Excerpt to read:
[Start of section]

Data Types
Before looking at individual nodes, it's helpful to know how the data they work with looks like, and how they behave.
Also refer to Comfy docs:
Basic Types
int |
float / double |
string |
bool |
|
|---|---|---|---|---|
| Semantic Meaning | Whole numbers like 12345 |
Decimals like 3.14 |
Text like "I like trains" |
True or False |
The most complex out of these is float - besides being a specific type, it also encompasses the idea of the "floating point format/number", which is a smart scheme to store a very wide range of numbers with a fixed bit budget.
Usually, float actually means a 32-bit floating point number, while double means a 64-bit floating point number. You may also see some people / programming languages use other naming, e.g. float16 float32 float64 where the number is how many bits.
Floating Point Numbers
A number stored in the floating point format is split into 2 parts, the "mantissa" and the "exponent," in base 2 because computers.
For demonstration, I'll show what that may look like using our every day normal numbers (in other words, base 10):
\(12345=\underbrace{1.2345}_{\text{mantissa}}\times\underbrace{10}_{\text{base}}\!\!\!\!\!\!^{\overbrace{4}^\text{exponent}}\)
Assume we have a fixed 32-bit budget. To represent massive / tiny numbers, you can allocate more of those 32 bits to the exponent, giving it greater range at the cost of accuracy (usually a worthwhile trade).
JavaScript, the programming language powering ComfyUI (and most of the internet's) interactivity, uses double to store all numbers. This leads to potentially surprising behavior. For example, a double starts to lose the ability to distinguish between \(n\) and \(n+1\) at \(n=2^{53}=9007199254740992.\)
To see this in action, take a Int (utils > primitive) node and try inputting 9007199254740993. Alternatively, input 9007199254740992 and try to increase it by pressing the arrow.
Tensors
Tensors probably won't be the direct input or output of nodes, but understanding them will nevertheless prove immensely helpful imo.

[End of section]

Exercise prompt:
Continue the data types text from where it stops, carrying on from its opening remarks on tensors. The records play no part in this exercise.

Records provided:
[Start of section]

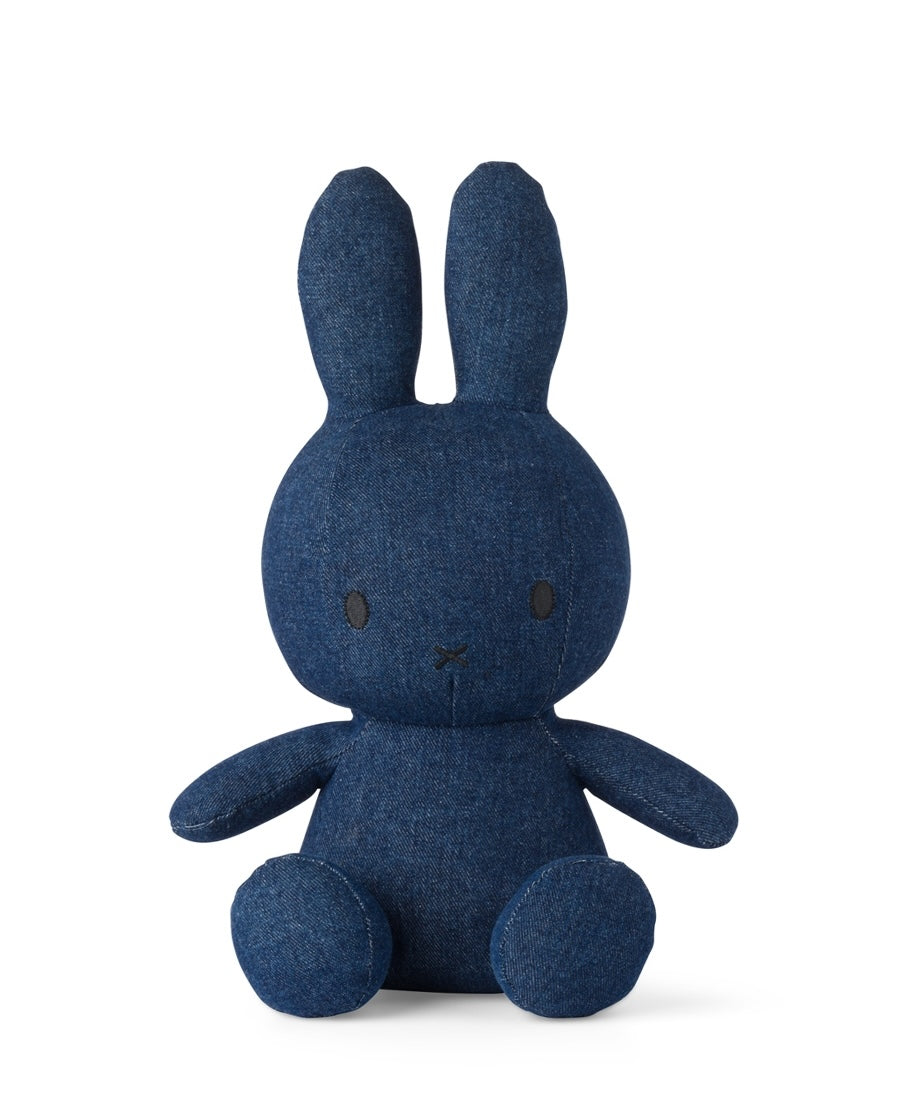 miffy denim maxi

[End of section]
[Start of section]

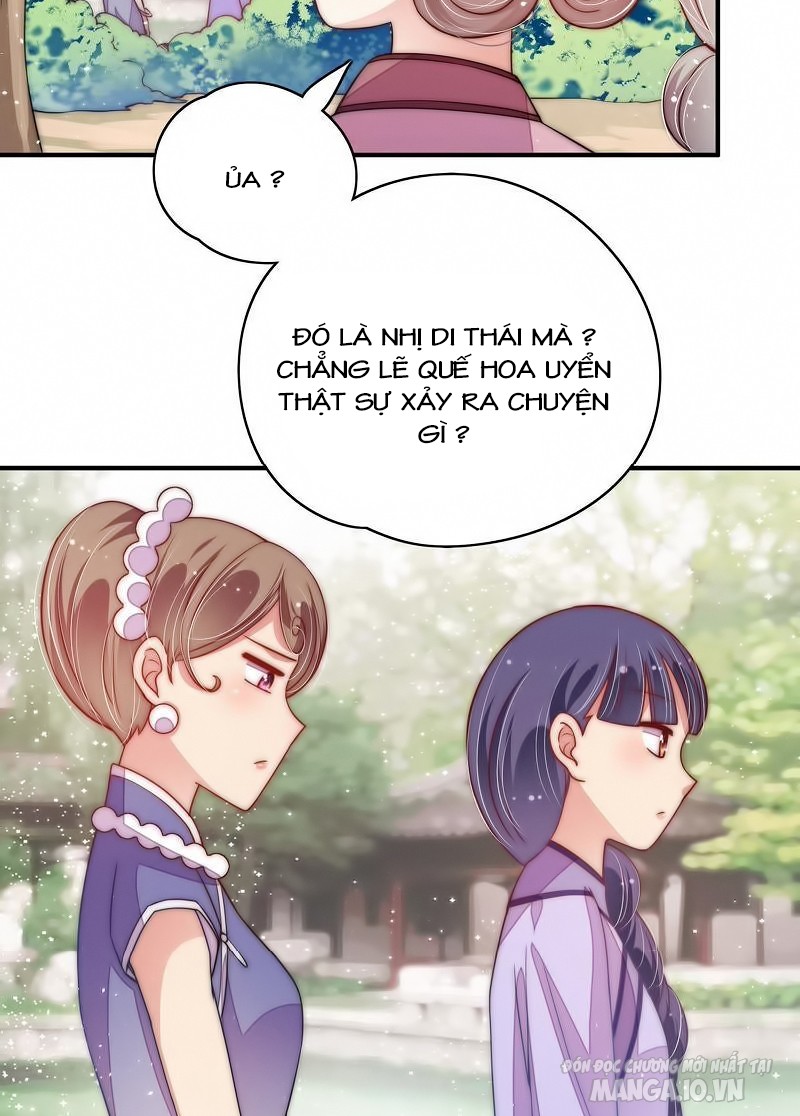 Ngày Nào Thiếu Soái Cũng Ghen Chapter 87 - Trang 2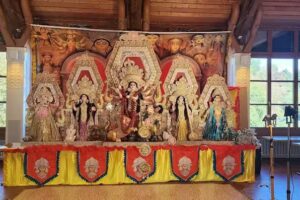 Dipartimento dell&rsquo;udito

[End of section]

Task answer:
| 0D Tensor | 1D Tensor | 2D Tensor | 3D Tensor | 4D Tensor | |
|---|---|---|---|---|---|
| Also known as | scaler | vector | matrix | ||
| Explanation | 1 number | a list of numbers | a grid of numbers | a cube of numbers | |
| ComfyUI example | seed, cfg |
sigmas (represents noise levels) |
pooled conditioning |
raw conditioning |
image, latent |
In other words, a tensor is simply a multi-dimensional array of numbers (including 0D, a single number).
Images, Latents and Masks
image and latent are both 4D tensors, while mask is a 3D tensor. The semantic meanings of the dimensions are:
N (batch size): How many images/latents there are.C (channels): How many channels. For example, an image may have 3 channels, RGB.H (height)W (width)
latents are in the "channel first" format - NCHW, meaning the first dimension is N, the second is C, the third is H, and the last is W.
images are in "channel last" - NHWC.
mask doesn't have the channel dimension - NHW.
"Frequency"
For something more familiar like audio, the frequency is the number of vibrations with respect to time. Higher frequency = more vibrations = sounds like higher pitch.
For images (and by extension, latents), it's the change in pixel values with respect to distance (X Y coordinates).
- High frequency = rapid change in color/brightness/etc in a small area; Corresponds to fine details.
- Low frequency = gradual change in color/brightness/etc in a large area; Corresponds to image structure.
Common Errors
KSampler - Input type (double) and bias type (float) should be the same:
- Try switching your Preview method from
TAESDto something else.